Are there any temperature sensitive components on these units?
Ron

beenthere 12-04-2008 05:18 AM

Not really, as far as to cause this problem.

But, as the oil and air get colder from the low temp setting. Its harder to ignite the oil. So it could be that its set up to use just a little too much combustion air.

Many times, techs will over air the flame to get a 0 smoke. This can cause it not to light when its cold.

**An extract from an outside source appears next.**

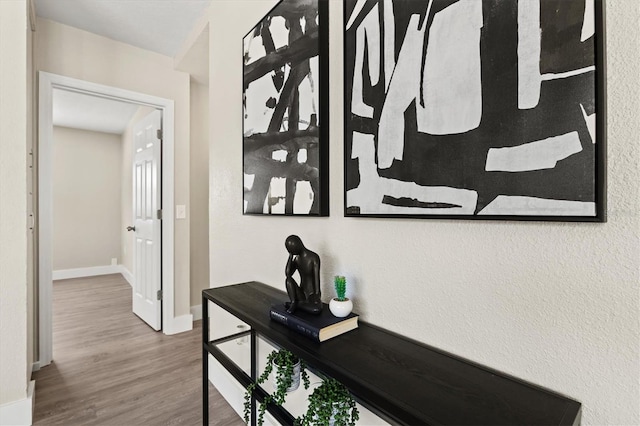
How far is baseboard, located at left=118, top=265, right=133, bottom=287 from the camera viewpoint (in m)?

Ron6519 12-04-2008 08:04 AM

Well, Monte the service tech came by yesterday morning for another ,"no heat" call. He pulled out the nozzle assembly and adjusted the electrode position and some barrel adjustment on the side of the gun.
This morning after setting the thermostat down to 55 last night, I woke up to a house temp of 55 and the boiler hadn't tripped. I raised the temps to 68 and it fired right up.
The only variable that's different is the outside temperature. It's about 15 degrees warmer today then yesterday.
I'll try the same experiment tonight and see if still works tomorrow.
This is a direct vent boiler with a dedicated air intake directly to the gun. The flexible flue pipe gently arcs outside about 10 feet from the boiler.
I'm a little optimistic at this point, so I'll enjoy the moment.
Appreciate the reply.
Ron

beenthere 12-04-2008 10:02 AM

Electrode and combustion air settings are more important on direct vents then natural draft units.

tk03 12-04-2008 02:01 PM

On direct vent equipment I would like to see a CO2 of about 12-12.5%. As Beenthere says cold air and oil can be a problem. Many tech's want to set the CO2 at 10 - 11 %. As the air gets colder it will contain more oxygen. Ask the tech what the C)2 is or check to see if it is written down there somewhere.

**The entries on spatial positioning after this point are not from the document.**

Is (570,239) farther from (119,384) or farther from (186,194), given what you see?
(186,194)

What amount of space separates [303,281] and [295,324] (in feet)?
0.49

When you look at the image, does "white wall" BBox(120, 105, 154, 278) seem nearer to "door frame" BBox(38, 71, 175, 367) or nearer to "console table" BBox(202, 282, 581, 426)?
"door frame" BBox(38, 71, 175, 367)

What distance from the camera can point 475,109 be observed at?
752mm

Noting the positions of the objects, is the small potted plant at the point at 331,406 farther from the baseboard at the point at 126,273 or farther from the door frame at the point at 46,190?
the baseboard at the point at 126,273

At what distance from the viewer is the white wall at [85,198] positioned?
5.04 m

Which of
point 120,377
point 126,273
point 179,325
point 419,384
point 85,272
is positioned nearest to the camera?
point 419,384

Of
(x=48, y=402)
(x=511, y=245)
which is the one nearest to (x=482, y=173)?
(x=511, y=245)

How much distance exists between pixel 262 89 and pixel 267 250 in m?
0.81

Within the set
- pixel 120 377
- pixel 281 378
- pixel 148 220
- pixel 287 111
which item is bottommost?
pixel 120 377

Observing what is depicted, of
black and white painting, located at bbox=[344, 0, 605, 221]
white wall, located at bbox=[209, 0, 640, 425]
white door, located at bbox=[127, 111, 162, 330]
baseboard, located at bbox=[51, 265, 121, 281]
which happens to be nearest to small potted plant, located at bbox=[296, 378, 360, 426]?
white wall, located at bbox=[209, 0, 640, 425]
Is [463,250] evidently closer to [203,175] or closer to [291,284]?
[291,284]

Ron6519 12-04-2008 03:57 PM

Quote:

Originally Posted by tk03 (Post 193773)
On direct vent equipment I would like to see a CO2 of about 12-12.5%. As Beenthere says cold air and oil can be a problem. Many tech's want to set the CO2 at 10 - 11 %. As the air gets colder it will contain more oxygen. Ask the tech what the C)2 is or check to see if it is written down there somewhere.

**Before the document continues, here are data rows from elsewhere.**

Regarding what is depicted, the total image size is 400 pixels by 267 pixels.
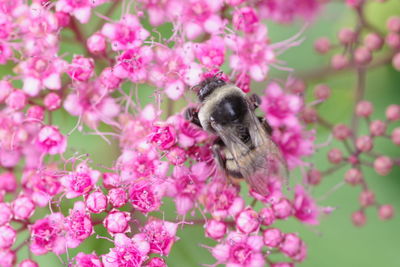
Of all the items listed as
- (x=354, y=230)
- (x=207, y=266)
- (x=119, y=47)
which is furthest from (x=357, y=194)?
(x=119, y=47)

These are the numbers from the July 2008 tune-up
0 - 01 - 350 - 11 1/2 - 84 3/4

I don't know what the first two numbers are, but I guess the:
350 = Stack Temp
11 1/2 is the CO%
84 3/4% is the theoretical efficiency

The boiler has been adjusted twice since then. According to Monte, the service tech, the last adjustment(10/28) was incorrect for the AFll 150 gun.
I'm thinking, Monte will be the go to guy for future tuneups and repairs.
We'll see what happens when the exterior temps get into the low 20's and the teens.
Thanks to the informative posts here, I have a better sense of at least some information about this boiler and can ask some relavent questions of the service guys.
Thanks.
Ron

beenthere 12-04-2008 04:18 PM

The "0" is your smoke reading.
The "1" is your over fire draft.
The "350" is stack temp.
The "11" os CO2.

With those readings. You had too much combustion air.

Ron6519 12-04-2008 04:35 PM

Quote:

Originally Posted by beenthere (Post 193842)
The "0" is your smoke reading.
The "1" is your over fire draft.
The "350" is stack temp.
The "11" os CO2.

With those readings. You had too much combustion air.

I'm finding out these direct vent/intake boilers are very sensitive to tuneup adjustments, far more so then the old basement air intake I used to have.
Ron

beenthere 12-05-2008 04:48 AM

Yes they are.
Unfortunately, some techs don't seem to understand that.

Ron6519 12-05-2008 06:54 AM

Quote:

Originally Posted by beenthere (Post 194145)
Yes they are.
Unfortunately, some techs don't seem to understand that.

Well, so far so good. Woke up to the set 55 degrees and the boiler started right up when the thermostat was raised to 68. Outside temps are 28 degrees.